* _Task brief_
Reproduce word for word the lines from the one containing "Is the gravel" through the end of the records, including both the first and the last line.

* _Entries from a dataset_
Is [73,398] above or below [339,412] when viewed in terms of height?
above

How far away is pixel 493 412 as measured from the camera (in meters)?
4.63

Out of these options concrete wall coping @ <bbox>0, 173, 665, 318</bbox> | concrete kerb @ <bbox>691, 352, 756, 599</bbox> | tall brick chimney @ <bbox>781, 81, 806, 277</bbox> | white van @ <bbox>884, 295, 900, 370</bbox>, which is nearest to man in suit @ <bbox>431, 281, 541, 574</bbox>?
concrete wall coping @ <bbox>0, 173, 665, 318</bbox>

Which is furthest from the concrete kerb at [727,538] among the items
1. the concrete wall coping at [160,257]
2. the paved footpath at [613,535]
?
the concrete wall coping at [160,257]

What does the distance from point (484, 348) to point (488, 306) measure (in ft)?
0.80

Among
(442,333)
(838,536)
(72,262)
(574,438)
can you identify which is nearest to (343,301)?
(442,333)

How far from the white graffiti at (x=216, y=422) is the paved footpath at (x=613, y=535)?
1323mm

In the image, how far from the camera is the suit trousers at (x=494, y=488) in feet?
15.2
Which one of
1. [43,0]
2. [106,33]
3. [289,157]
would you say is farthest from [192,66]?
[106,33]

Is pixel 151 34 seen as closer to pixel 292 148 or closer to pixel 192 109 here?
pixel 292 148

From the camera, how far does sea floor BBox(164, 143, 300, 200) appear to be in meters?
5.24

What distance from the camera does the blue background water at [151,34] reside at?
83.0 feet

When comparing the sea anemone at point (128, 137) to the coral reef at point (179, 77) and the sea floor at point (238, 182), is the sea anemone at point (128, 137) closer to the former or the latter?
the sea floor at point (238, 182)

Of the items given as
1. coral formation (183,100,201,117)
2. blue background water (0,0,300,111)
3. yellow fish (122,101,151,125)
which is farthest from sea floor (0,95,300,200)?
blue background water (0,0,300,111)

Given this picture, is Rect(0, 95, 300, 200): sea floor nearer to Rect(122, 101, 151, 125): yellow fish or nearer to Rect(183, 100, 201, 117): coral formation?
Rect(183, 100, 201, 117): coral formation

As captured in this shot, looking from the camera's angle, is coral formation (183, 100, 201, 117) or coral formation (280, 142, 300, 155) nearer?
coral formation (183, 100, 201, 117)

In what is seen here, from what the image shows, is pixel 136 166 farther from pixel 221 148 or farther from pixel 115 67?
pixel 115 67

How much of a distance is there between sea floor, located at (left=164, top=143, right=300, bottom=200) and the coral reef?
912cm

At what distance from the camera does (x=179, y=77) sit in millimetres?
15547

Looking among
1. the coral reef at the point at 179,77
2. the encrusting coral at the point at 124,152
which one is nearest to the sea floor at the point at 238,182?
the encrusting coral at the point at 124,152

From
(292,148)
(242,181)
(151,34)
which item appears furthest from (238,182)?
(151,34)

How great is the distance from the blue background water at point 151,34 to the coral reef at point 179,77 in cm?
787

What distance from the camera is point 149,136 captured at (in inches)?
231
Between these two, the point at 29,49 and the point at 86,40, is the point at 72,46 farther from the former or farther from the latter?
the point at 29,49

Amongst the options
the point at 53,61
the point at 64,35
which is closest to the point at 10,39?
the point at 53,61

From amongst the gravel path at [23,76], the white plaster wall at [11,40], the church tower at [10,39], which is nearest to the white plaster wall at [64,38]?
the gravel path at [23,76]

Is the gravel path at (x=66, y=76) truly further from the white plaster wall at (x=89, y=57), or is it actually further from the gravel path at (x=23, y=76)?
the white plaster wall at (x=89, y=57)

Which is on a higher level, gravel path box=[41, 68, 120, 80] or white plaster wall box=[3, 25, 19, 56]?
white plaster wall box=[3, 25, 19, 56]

* _Answer to this problem_
Is the gravel path at (x=66, y=76) truly further from the white plaster wall at (x=89, y=57), or is it actually further from the gravel path at (x=23, y=76)?
the white plaster wall at (x=89, y=57)

Which is on a higher level, gravel path box=[41, 68, 120, 80] or white plaster wall box=[3, 25, 19, 56]?
white plaster wall box=[3, 25, 19, 56]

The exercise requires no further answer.